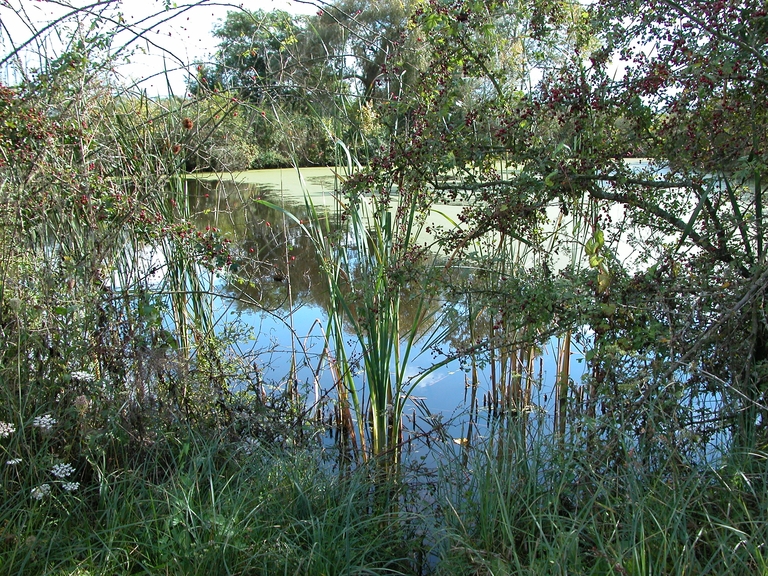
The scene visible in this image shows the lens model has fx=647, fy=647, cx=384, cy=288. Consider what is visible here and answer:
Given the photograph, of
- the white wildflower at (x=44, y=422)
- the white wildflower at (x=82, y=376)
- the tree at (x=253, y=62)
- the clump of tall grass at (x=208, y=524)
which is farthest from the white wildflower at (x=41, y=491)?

· · · · ·

> [Given instruction]
Copy the text of the entry above word for word, omitting the picture.

> [Task solution]
The scene visible in this image shows the lens model has fx=647, fy=647, cx=384, cy=288. Consider what is visible here and answer:
Given the photograph, of
- the white wildflower at (x=44, y=422)
- the white wildflower at (x=82, y=376)
- the tree at (x=253, y=62)
- the clump of tall grass at (x=208, y=524)
which is farthest from the white wildflower at (x=41, y=491)?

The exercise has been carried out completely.